→ QUOTED PASSAGE
========
From Casetext: Smarter Legal Research

Petty v. United States

UNITED STATES DISTRICT COURT FOR THE NORTHERN DISTRICT OF FLORIDA TALLAHASSEE DIVISION
Aug 25, 2011
Case No. 4:10cv552-RH/WCS (N.D. Fla. Aug. 25, 2011)

Opinion

Case No. 4:10cv552-RH/WCS

08-25-2011

TRACY LYNN PETTY, Petitioner, v. UNITED STATES OF AMERICA, Respondent.


REPORT AND RECOMMENDATION TO DISMISS § 2241 PETITION

Petitioner filed a pro se petition for writ of habeas corpus pursuant to 28 U.S.C. § 2241 with supporting memorandum. Doc. 1. The filing fee was paid.

Petitioner challenges her conviction and sentence imposed in the Western District of North Carolina for sale or distribution of a controlled substance and conspiracy to do so in violation of 21 U.S.C. § § 841 and 846. Doc. 1, p. 2. For relief, she seeks resentencing or any other appropriate remedy. Id., p. 6, and attached memorandum, pp. 4-5 (doc. 1, pp. 10-11 in ECF) (Electronic Case Filing). This is relief generally only available by motion filed pursuant to 28 U.S.C. § 2255, which provides in relevant part:

A prisoner in custody under sentence of a court established by Act of Congress claiming the right to be released upon the ground that the sentence was imposed in violation of the Constitution or laws of the United States, or that the court was without jurisdiction to impose such sentence, or that the sentence was in excess of the maximum authorized by law, or is otherwise subject to collateral attack, may move the court which imposed the sentence to vacate, set aside or correct the sentence.
28 U.S.C. § 2255(a).

Under the "savings clause" of § 2255, a petition for writ of habeas corpus filed by a prisoner authorized to seek relief under § 2255 "shall not be entertained if it appears that the applicant has failed to apply for relief, by motion, to the court which sentenced him, or that such court has denied him relief, unless it also appears that the remedy by motion is inadequate or ineffective to test the legality of his detention." § 2255(e). Petitioner previously filed a § 2255 motion, but did not answer the question (posed on the standard § 2255 form) explaining why the § 2255 remedy was inadequate or ineffective. Doc. 1, pp. 2-3.
========
→ Stored records
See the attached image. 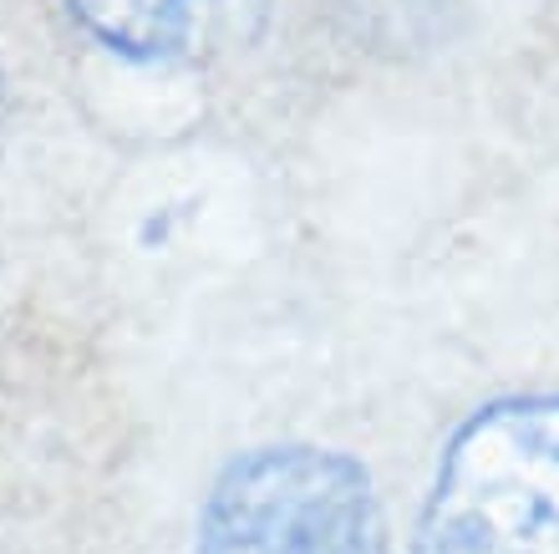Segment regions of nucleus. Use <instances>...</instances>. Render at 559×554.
<instances>
[{
  "instance_id": "1",
  "label": "nucleus",
  "mask_w": 559,
  "mask_h": 554,
  "mask_svg": "<svg viewBox=\"0 0 559 554\" xmlns=\"http://www.w3.org/2000/svg\"><path fill=\"white\" fill-rule=\"evenodd\" d=\"M417 554H559V397L499 402L457 433Z\"/></svg>"
},
{
  "instance_id": "2",
  "label": "nucleus",
  "mask_w": 559,
  "mask_h": 554,
  "mask_svg": "<svg viewBox=\"0 0 559 554\" xmlns=\"http://www.w3.org/2000/svg\"><path fill=\"white\" fill-rule=\"evenodd\" d=\"M199 554H382V519L352 458L270 448L224 473Z\"/></svg>"
},
{
  "instance_id": "3",
  "label": "nucleus",
  "mask_w": 559,
  "mask_h": 554,
  "mask_svg": "<svg viewBox=\"0 0 559 554\" xmlns=\"http://www.w3.org/2000/svg\"><path fill=\"white\" fill-rule=\"evenodd\" d=\"M67 11L92 42L122 57H174L204 36H229L260 0H67Z\"/></svg>"
}]
</instances>
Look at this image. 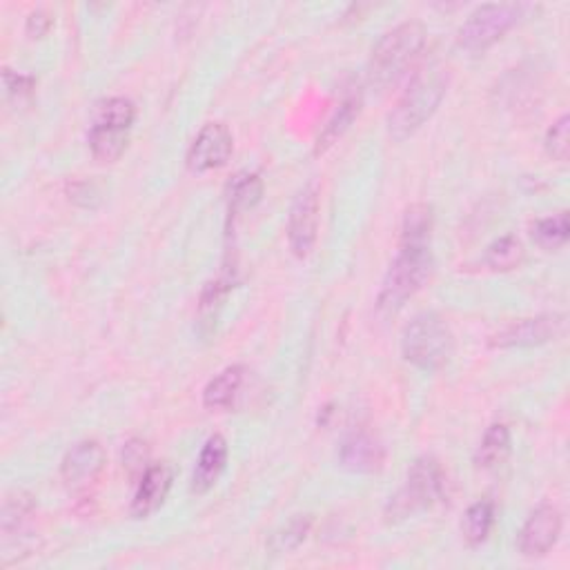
========
→ CHALLENGES
1. According to the court opinion, in which district were the petitioner's conviction and sentence imposed?
2. Please update the part of the court opinion that opens with "Petty v. United" and closes with "Aug. 25, 2011)", replacing "TALLAHASSEE" with "PENSACOLA".

→ OUTPUTS
1. The Western District of North Carolina.

2.
Petty v. United States

UNITED STATES DISTRICT COURT FOR THE NORTHERN DISTRICT OF FLORIDA PENSACOLA DIVISION
Aug 25, 2011
Case No. 4:10cv552-RH/WCS (N.D. Fla. Aug. 25, 2011)